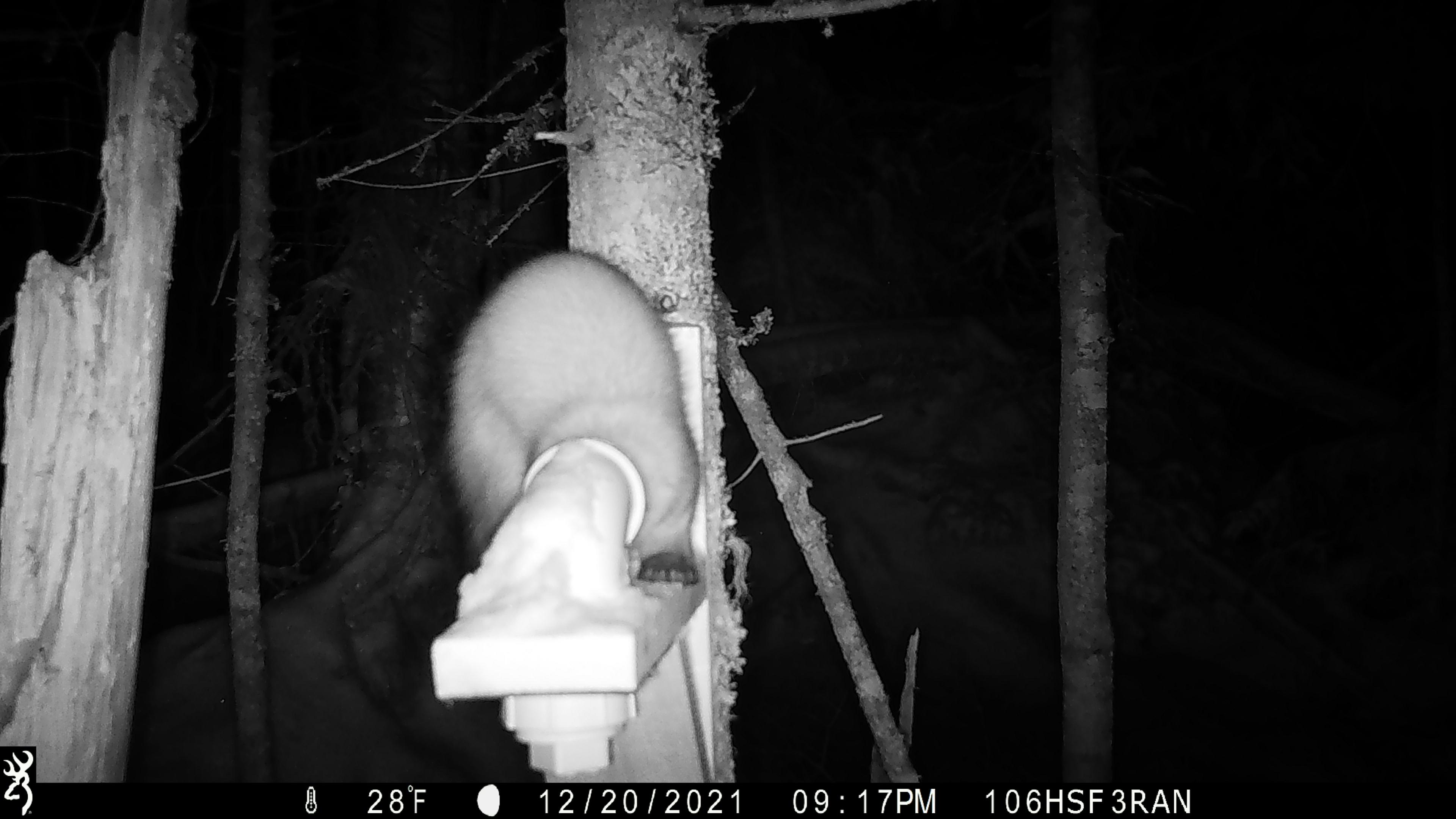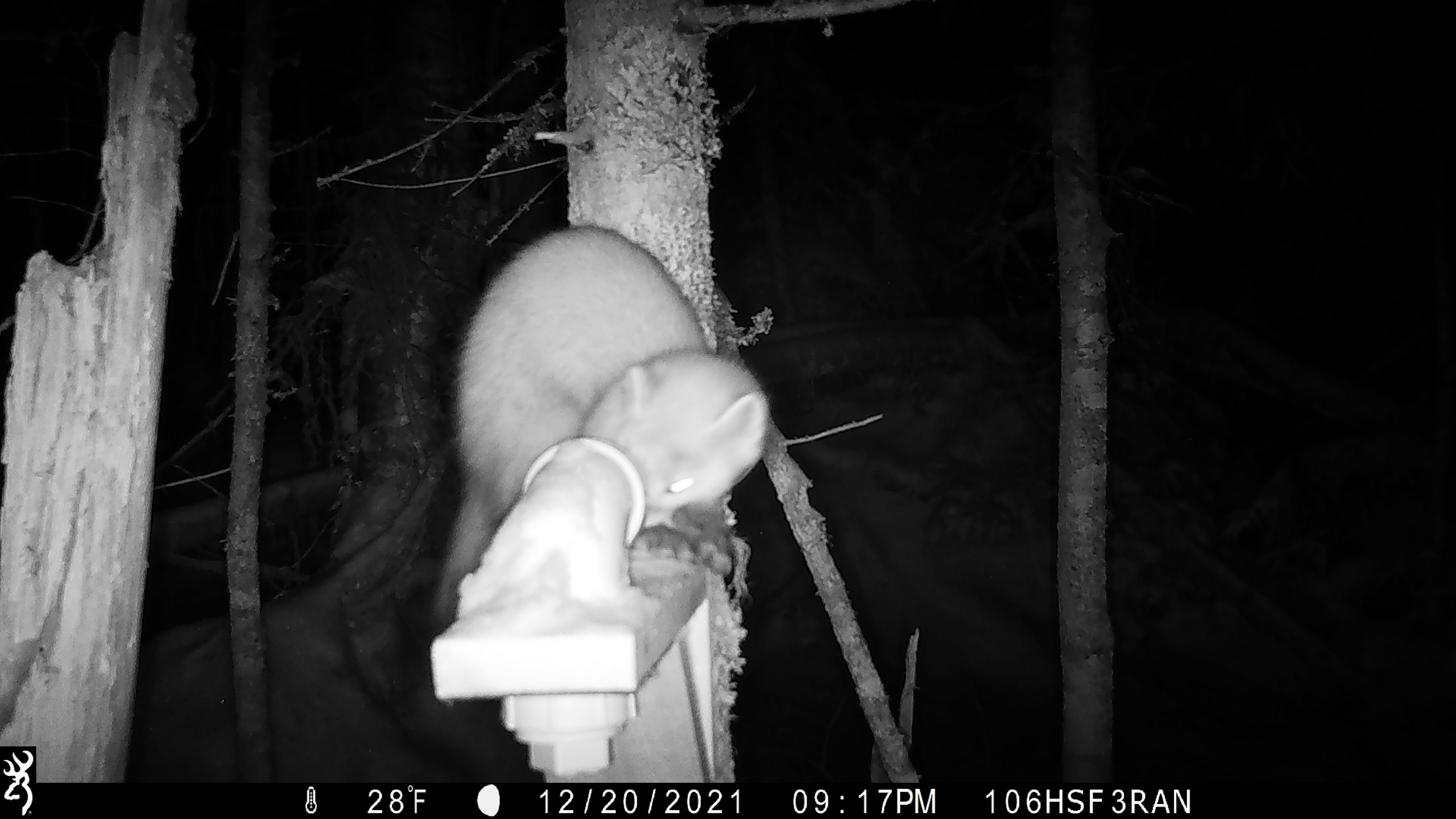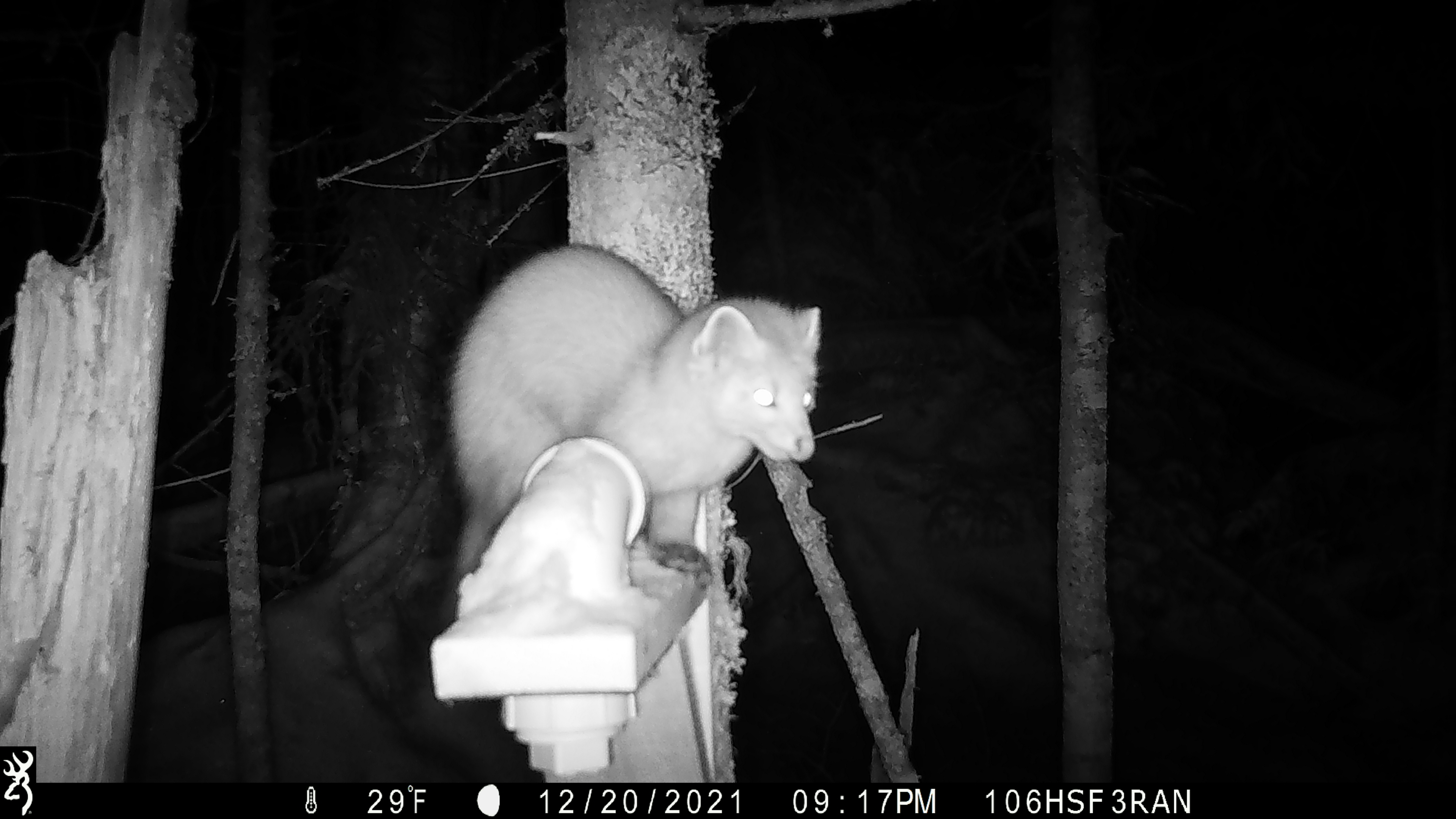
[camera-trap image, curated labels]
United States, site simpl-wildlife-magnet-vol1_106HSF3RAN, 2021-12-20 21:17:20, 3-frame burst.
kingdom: Animalia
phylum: Chordata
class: Mammalia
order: Carnivora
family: Mustelidae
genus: Martes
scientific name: Martes americana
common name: american marten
········
ACTION ITEM:
Excluding the pictures, reproduce every entry exactly as given.

RESULT OF THE EXERCISE:
[camera-trap image, curated labels]
United States, site simpl-wildlife-magnet-vol1_106HSF3RAN, 2021-12-20 21:17:20, 3-frame burst.
kingdom: Animalia
phylum: Chordata
class: Mammalia
order: Carnivora
family: Mustelidae
genus: Martes
scientific name: Martes americana
common name: american marten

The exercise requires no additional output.